Cortical excitability testing distinguishes Kennedy’s disease from amyotrophic lateral sclerosis

Objective Spinobulbomuscular atrophy, or Kennedy’s disease (KD), is an X-linked inherited neurodegenerative disorder that clinically may “mimic” amyotrophic lateral sclerosis (ALS). Although KD is regarded as a pure lower motor neuron disorder, recent studies have reported on the presence of corticomotoneuron dysfunction in KD, similar to ALS. To clarify these discordant findings, the present study applied novel threshold tracking transcranial magnetic stimulation (TMS) techniques to gain further insights into corticomotoneuron function and thereby possible pathophysiological processes underlying neurodegeneration in KD. Methods Cortical excitability studies were undertaken in 7 KD patients, 55 normal controls, 45 ALS patients and 6 patients with the flail arm variant ALS (FAV), a pure lower motor neuron form of ALS. Motor evoked responses were recorded over abductor pollicis brevis.
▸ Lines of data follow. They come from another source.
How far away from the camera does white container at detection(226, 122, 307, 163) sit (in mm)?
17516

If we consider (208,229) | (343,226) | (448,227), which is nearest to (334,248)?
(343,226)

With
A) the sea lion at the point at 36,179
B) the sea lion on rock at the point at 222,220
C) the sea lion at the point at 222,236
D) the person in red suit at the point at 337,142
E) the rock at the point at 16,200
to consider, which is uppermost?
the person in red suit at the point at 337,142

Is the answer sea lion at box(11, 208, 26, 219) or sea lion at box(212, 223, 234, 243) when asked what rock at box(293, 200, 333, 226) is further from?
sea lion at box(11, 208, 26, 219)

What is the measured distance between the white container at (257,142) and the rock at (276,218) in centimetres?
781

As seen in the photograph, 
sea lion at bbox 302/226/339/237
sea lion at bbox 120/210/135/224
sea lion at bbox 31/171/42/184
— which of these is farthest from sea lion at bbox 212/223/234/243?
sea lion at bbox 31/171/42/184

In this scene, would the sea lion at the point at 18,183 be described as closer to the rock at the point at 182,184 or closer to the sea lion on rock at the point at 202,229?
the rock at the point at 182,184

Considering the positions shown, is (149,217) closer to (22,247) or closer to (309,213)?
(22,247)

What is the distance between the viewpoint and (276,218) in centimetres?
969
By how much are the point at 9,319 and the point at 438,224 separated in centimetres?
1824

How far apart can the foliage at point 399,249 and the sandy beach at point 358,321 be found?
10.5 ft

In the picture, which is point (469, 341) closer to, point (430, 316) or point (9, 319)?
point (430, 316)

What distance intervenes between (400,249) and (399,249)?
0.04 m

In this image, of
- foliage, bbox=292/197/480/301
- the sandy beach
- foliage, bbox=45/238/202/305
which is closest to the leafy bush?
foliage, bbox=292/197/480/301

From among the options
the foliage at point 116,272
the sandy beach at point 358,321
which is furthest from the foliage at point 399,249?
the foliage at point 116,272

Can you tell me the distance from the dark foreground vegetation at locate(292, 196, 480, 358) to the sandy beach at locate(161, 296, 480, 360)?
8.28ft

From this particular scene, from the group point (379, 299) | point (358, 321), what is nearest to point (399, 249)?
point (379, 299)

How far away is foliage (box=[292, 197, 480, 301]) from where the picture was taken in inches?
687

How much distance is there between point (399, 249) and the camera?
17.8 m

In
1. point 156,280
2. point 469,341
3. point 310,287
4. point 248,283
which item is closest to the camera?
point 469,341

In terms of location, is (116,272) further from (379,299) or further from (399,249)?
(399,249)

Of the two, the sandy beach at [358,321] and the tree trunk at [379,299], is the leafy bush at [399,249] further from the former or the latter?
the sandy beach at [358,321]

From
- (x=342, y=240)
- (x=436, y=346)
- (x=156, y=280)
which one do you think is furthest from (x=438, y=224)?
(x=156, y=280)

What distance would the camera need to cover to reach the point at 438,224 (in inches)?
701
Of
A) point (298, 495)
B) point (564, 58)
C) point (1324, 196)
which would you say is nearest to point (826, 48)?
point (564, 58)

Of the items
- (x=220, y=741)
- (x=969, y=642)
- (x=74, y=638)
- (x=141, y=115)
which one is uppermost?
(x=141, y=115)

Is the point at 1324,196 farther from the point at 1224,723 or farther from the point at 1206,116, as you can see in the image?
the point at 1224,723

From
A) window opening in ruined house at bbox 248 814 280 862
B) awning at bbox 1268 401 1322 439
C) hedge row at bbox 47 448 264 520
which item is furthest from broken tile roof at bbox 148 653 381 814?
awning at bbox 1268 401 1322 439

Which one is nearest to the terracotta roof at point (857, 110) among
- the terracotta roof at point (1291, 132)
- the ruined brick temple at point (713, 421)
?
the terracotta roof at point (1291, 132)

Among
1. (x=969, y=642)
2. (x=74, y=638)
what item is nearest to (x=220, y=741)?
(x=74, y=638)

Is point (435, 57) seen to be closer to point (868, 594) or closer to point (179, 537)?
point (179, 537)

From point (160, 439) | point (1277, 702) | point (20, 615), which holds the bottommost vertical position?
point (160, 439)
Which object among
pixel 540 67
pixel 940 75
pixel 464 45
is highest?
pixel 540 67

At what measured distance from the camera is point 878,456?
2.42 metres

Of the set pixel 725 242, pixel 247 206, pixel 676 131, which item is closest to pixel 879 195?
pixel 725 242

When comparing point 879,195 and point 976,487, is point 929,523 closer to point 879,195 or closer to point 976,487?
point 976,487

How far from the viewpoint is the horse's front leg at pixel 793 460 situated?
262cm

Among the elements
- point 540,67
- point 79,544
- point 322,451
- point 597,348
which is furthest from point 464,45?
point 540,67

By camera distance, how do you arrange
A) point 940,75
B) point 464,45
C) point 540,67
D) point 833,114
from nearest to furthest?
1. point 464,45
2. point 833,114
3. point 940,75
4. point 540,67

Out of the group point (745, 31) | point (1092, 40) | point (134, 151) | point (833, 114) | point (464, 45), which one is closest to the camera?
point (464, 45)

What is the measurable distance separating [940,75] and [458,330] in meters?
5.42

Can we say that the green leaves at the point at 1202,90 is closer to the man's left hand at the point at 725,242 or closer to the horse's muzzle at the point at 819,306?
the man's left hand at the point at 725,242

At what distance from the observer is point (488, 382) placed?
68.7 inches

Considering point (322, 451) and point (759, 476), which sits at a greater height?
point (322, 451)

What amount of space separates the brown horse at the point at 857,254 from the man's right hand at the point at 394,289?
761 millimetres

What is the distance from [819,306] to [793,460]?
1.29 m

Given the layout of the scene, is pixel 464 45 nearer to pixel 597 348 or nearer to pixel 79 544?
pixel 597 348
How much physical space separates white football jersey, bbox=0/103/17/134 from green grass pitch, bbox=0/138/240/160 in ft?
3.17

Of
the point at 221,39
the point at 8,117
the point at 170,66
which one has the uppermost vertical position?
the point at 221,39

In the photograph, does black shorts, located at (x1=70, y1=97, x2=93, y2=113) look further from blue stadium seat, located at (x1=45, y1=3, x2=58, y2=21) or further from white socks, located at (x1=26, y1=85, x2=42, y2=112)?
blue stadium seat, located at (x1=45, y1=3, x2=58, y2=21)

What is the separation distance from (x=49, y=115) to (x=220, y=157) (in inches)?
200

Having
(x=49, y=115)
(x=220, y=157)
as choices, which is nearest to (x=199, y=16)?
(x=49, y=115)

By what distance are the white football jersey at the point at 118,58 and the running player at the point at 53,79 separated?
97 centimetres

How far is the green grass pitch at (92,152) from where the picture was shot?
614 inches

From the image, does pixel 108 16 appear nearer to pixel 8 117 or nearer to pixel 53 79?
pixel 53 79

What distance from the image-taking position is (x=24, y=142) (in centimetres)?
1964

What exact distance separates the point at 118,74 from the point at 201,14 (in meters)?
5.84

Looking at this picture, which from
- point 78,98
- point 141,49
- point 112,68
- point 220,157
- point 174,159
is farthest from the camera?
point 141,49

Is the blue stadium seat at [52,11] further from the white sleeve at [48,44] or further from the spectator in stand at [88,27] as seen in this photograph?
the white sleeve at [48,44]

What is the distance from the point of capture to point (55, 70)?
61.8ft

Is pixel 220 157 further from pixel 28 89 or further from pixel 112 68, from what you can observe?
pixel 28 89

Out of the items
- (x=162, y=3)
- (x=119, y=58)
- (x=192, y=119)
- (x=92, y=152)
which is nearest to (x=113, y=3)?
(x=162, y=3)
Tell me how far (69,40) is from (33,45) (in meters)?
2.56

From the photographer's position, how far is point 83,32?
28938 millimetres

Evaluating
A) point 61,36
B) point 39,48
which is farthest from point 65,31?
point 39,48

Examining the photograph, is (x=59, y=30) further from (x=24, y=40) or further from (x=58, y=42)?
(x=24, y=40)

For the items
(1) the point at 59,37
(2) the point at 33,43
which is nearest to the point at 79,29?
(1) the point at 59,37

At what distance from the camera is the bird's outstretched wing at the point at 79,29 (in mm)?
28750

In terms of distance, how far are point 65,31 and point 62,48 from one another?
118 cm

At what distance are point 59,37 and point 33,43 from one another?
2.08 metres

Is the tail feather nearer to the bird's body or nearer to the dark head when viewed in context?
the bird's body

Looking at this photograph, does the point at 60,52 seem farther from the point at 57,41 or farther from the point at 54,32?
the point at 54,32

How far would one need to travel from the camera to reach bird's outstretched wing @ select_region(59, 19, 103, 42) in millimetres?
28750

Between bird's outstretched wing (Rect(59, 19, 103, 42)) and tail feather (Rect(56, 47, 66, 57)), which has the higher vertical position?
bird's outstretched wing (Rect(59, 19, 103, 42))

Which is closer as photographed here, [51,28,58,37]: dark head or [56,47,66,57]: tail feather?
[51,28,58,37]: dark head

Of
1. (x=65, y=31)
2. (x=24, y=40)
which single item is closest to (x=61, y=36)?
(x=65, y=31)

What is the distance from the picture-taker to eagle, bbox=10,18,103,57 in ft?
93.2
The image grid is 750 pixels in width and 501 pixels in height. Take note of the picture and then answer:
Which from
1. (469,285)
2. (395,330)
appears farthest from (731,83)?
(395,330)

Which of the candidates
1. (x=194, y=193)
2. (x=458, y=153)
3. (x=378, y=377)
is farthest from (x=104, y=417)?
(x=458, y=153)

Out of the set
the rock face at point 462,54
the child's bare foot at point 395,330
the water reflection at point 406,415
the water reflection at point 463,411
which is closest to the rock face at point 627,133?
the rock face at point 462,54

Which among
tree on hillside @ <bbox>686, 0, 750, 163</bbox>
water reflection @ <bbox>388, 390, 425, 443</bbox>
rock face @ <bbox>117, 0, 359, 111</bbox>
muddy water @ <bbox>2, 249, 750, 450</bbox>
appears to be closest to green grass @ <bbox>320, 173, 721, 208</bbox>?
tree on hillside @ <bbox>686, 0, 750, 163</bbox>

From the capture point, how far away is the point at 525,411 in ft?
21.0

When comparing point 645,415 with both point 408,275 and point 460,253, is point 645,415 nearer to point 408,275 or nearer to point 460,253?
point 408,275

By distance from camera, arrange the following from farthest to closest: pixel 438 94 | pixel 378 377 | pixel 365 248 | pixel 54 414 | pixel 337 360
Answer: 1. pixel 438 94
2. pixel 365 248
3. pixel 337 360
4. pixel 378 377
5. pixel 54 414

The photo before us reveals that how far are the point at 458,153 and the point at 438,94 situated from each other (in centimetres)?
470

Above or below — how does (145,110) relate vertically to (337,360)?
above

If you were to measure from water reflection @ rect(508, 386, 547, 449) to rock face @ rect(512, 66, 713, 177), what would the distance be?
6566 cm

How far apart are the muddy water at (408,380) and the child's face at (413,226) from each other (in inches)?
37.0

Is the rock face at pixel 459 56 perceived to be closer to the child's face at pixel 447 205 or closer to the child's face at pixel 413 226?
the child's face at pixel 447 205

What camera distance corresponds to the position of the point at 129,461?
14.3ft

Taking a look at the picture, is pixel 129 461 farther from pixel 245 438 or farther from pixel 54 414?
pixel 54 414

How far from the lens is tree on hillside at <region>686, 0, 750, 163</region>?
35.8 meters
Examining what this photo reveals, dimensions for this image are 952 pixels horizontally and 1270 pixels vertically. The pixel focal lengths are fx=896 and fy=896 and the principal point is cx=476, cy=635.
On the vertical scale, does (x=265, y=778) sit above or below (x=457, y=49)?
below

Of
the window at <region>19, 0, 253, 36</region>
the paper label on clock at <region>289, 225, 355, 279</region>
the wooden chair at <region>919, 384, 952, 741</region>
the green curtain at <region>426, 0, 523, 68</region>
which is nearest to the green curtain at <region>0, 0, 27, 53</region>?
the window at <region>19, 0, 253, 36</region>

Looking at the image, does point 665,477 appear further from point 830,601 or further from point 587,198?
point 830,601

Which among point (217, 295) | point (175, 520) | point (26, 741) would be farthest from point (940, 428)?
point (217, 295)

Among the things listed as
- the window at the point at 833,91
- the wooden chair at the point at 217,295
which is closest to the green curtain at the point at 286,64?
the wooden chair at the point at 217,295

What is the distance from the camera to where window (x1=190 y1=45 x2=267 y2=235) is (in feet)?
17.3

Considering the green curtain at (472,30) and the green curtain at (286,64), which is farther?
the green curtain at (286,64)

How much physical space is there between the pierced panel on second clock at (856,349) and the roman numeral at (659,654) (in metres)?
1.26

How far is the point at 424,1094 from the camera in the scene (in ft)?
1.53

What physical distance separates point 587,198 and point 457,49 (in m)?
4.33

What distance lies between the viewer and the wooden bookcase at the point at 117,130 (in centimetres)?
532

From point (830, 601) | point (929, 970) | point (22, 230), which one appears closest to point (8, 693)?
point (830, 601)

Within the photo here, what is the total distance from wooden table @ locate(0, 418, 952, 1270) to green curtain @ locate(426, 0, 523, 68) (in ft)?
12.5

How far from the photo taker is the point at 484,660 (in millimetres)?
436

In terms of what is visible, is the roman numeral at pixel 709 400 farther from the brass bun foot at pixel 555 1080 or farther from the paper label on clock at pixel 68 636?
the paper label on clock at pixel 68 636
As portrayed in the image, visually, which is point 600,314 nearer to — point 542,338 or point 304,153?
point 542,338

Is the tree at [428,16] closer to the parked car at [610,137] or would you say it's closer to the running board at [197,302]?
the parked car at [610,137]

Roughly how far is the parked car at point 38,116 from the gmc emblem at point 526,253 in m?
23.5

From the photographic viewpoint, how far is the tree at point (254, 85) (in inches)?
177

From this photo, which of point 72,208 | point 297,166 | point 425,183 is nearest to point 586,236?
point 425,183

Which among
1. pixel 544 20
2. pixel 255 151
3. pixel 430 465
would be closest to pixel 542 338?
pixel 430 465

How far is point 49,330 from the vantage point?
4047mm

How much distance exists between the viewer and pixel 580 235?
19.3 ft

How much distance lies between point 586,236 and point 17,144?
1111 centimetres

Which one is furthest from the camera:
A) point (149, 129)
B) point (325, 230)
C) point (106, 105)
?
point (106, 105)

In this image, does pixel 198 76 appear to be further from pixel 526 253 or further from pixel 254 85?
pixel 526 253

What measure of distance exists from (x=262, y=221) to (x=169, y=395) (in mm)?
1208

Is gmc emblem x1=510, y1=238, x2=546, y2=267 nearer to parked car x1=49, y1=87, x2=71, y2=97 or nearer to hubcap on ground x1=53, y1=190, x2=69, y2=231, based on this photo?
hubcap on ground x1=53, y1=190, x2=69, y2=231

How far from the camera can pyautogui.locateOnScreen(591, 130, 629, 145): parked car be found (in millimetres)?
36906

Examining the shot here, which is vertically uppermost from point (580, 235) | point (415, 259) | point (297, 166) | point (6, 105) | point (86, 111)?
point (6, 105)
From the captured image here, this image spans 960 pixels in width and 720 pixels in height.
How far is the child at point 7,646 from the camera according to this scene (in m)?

Results Short-interval intracortical inhibition (SICI) in KD was similar to controls (KD 6.0 ± 1.2%; controls 8.4 ± 1.1%, P = 0.08), but significantly greater when compared to ALS and FAV patients (ALS 0.7 ± 0.7%; FAV −0.8 ± 0.7%, P < 0.0001). The magnetic stimulus–response curve gradient, motor evoked potential amplitude and cortical silent period duration in KD patients were similar to controls. In ALS and FAV patients, the magnetic stimulus–response curve gradient (ALS and FAV, P < 0.01) and motor evoked potential amplitude (ALS and FAV, P < 0.05) were significantly increased, while the cortical silent period duration was reduced (ALS, P < 0.001) when compared to KD patients. Conclusions Threshold tracking TMS techniques have established normal corticomotoneuron function in KD, clearly differentiating KD from ALS. Significance The present study has established normal cortical excitability in KD, inferring a lack of significant cortical involvement in this disease.